It’s probably some mix up with the insurance company with 1 car and 2 drivers. You both have accounts so it’s not an issue, just have to wait until they get it straight. One day you will wake up and you will be reactivated without knowing why.


----------



## Lissetti (Dec 20, 2016)

Jaltimer said:


> We do have jobs both of us... why do u have to assume. We live in Canada and the job he has doesn't run when it snows!!! Or say things like this when people are just asking for information.

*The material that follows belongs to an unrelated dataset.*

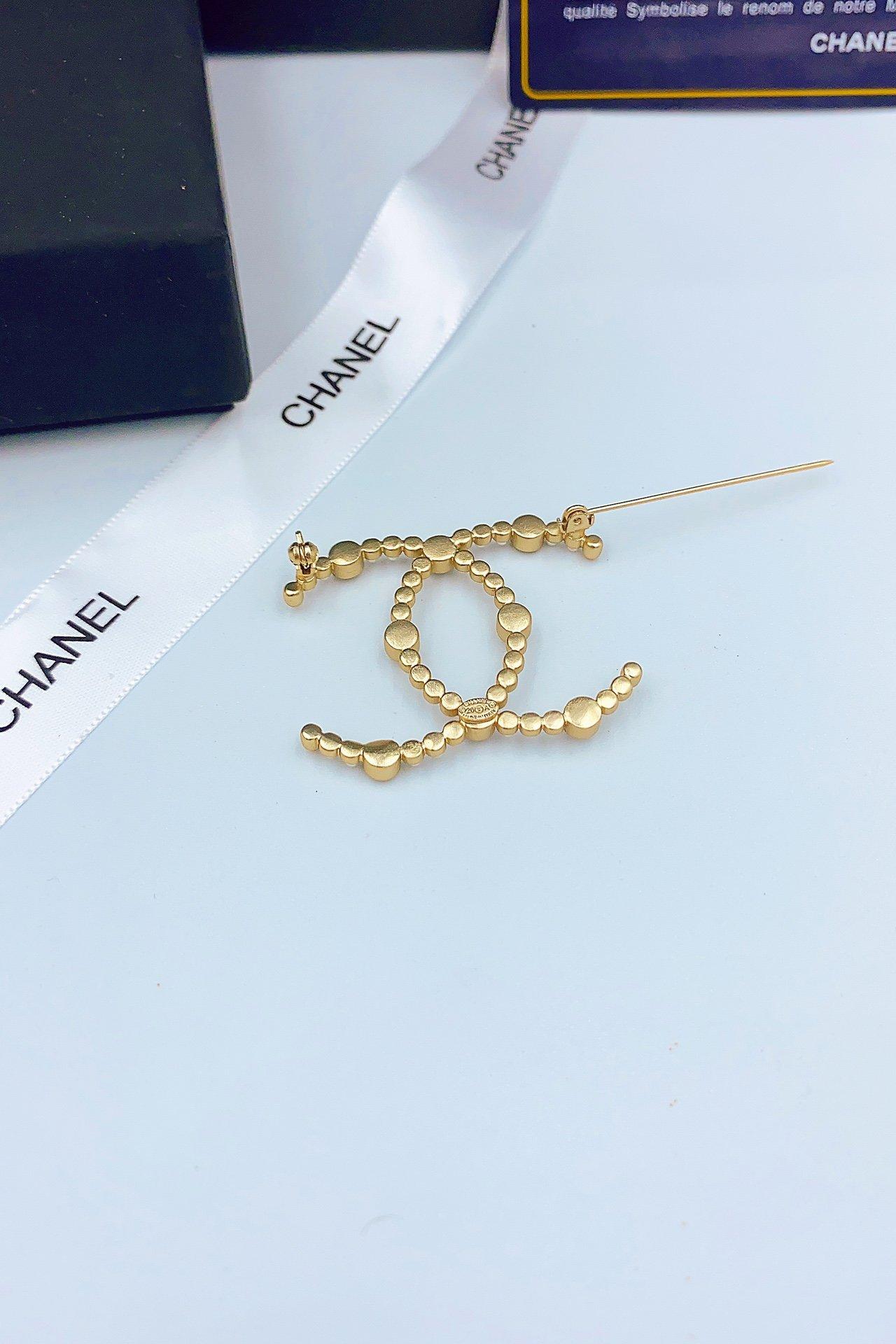 原单品质CHANEL小香珍珠钻双c胸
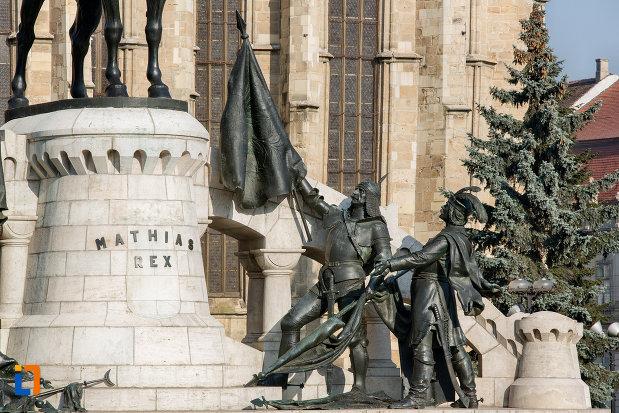 statui-de-la-baza-statuia-lui-matei-corvin-din-cluj-napoca-judetul-cluj.jpg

People do assume because you sounded a little desperate like Uber was like your major source of income. I just recently got into a tech position at a major social media company but I still dabble in the Anthood here and there. Also because I post here often no one would assume I have a day job either.


----------



## amazinghl (Oct 31, 2018)

You want help? Do what Uber says.

https://help.uber.com/partners/arti...d?nodeId=8f622602-f1b8-493d-9052-8f77e88f5b1e
This is *NOT* an official Uber site.
*NONE *of us here is Uber representative.
*NONE* of us can help you.


----------



## Mr. Yuck (Jul 31, 2017)

Irishjohn831 said:


> It's probably some mix up with the insurance company with 1 car and 2 drivers. You both have accounts so it's not an issue, just have to wait until they get it straight. One day you will wake up and you will be reactivated without knowing why.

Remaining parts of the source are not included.